> **SHORT TASK A**:
In the forum thread about the 180, what does anchorwatch say the 180 is for?
> **SHORT TASK B**:
Write the next part of the forum thread about the 180, starting after its final line.

___ TEXT SEGMENT

# Help! My husband wants a divorce where I can find info on the 180?



## SunBrewed (Jan 22, 2013)

I was reading some other posts and they mentioned the 180. 
My husband wants a divorce and I do not.
Please help!
Where can I find the 180 info?
I tried using the search feature at the top and nothing was found.


----------



## anchorwatch (Mar 5, 2012)

"Divorce Remedy" or "Divorce Busters" by Michele Weiner-Davis

DivorceBusting.com - Forums powered by UBB.threads™

The Healing Heart: The 180

Why does he want D? Do you?


----------



## SunBrewed (Jan 22, 2013)

Thank you for the info. 

No I do not want a divorce. 
He says he resents me, does not like me and is not in love with me anymore. He says he is unhappy and miserable.

I know we have had our problems over the years and I have made mistakes in the past (3+years ago) but I have been working on being a better person and wife.


----------



## lonely one (Sep 3, 2012)

My husband told me the same thing. I tried the 180 and it totally backfired on me. I didn't want a divorce. We just got further apart. Finally, I couldn't take it anymore. I told him I had been in a funk and I wanted out of it. I was finally after a few months, turned it around and we ar getting closer. Still not perfect and without problems, but closer. So, don't do it unless you are really sure.


----------



## anchorwatch (Mar 5, 2012)

The 180 is not a method to save your marriage. It's to help you let go and move on.


----------



## lonely one (Sep 3, 2012)

Anchorwatch .I'm not sure if you were replying to me or the original poster, but that was why I was telling her what happened to me. You are exactly right.


----------



## anchorwatch (Mar 5, 2012)

lonely one said:


> Anchorwatch .I'm not sure if you were replying to me or the original poster, but that was why I was telling her what happened to me. You are exactly right.


Any one who'll listen. The 180 gets thrown around like its the cure all for every relationship problem (real or imagined). 

Thanks Loney, glad to hear someone can turn things around without resorting to the extreme.


----------



## SunBrewed (Jan 22, 2013)

Well since my husband says I am smothering him with my love and figured it wouldn't hurt to give it a try. 

But thank you for the clarification. I guess what I was readying I miss understood. 

Any books anyone would suggest for trying to help save my marriage with a man does not want to be married?


----------



## anchorwatch (Mar 5, 2012)

SunBrewed said:


> Well since my husband says I am smothering him with my love and figured it wouldn't hurt to give it a try.

______
___ ITEMS

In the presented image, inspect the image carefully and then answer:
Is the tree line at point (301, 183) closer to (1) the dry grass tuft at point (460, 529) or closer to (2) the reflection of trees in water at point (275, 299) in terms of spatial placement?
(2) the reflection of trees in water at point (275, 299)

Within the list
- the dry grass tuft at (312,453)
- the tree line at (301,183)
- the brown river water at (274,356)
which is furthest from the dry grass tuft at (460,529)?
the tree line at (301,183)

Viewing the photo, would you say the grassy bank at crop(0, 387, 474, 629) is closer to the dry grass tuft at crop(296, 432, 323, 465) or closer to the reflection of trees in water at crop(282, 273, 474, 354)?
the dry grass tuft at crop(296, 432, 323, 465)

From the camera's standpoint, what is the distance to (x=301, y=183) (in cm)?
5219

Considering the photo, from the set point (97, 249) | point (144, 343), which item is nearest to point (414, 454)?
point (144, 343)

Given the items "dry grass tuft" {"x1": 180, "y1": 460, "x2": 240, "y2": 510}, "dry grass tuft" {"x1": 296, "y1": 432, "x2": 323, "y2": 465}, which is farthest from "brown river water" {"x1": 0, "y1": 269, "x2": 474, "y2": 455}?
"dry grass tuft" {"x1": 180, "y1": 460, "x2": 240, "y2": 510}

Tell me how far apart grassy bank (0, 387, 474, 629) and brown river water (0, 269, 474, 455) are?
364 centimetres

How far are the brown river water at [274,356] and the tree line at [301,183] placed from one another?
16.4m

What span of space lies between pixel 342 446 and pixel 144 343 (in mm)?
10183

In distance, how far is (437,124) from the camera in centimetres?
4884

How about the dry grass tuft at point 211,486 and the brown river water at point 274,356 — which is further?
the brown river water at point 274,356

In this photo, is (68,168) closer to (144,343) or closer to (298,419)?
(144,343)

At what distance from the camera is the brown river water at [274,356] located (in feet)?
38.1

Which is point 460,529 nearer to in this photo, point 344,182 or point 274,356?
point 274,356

______

> **REPLY A**:
It is meant to help you let go and move on, not to save your marriage.

> **REPLY B**:
> 
> But thank you for the clarification. I guess what I was readying I miss understood.
> 
> *Any books anyone would suggest for trying to help save my marriage with a man does not want to be married?*


See my first post! I gave you two and a link to the site.


----------



## gfl (Aug 16, 2010)

two movies fireproof and couragous ...


----------



## SunBrewed (Jan 22, 2013)

Thanks everyone. Just wanted to give an update. 
Found out his is having an affair. 
Not sure anything at this point will help.
Thank you though.


----------



## anchorwatch (Mar 5, 2012)

Sorry, SunBrewer. 

If your not sure that something can be done, you might look for some insight on other situations in the infidelity section.

But do what's best for your self. 

Take care of your health first.


----------



## EleGirl (Dec 3, 2011)

SunBrewed said:


> Thanks everyone. Just wanted to give an update.
> Found out his is having an affair.
> Not sure anything at this point will help.
> Thank you though.


Sorry to hear this.

How did he respond to you find out about the affair?

Get the book "Surviving an Affair" by Dr. Harley. It will explain to you what you can do to try to save your marriage. It's a quick read and very informative.


----------



## SunBrewed (Jan 22, 2013)

EleGirl said:


> Sorry to hear this.
> 
> How did he respond to you find out about the affair?
> 
> Get the book "Surviving an Affair" by Dr. Harley. It will explain to you what you can do to try to save your marriage. It's a quick read and very informative.


Thank you going to the library this afternoon to pick up the book. 

If you are interested in the "details" I posted on the other board.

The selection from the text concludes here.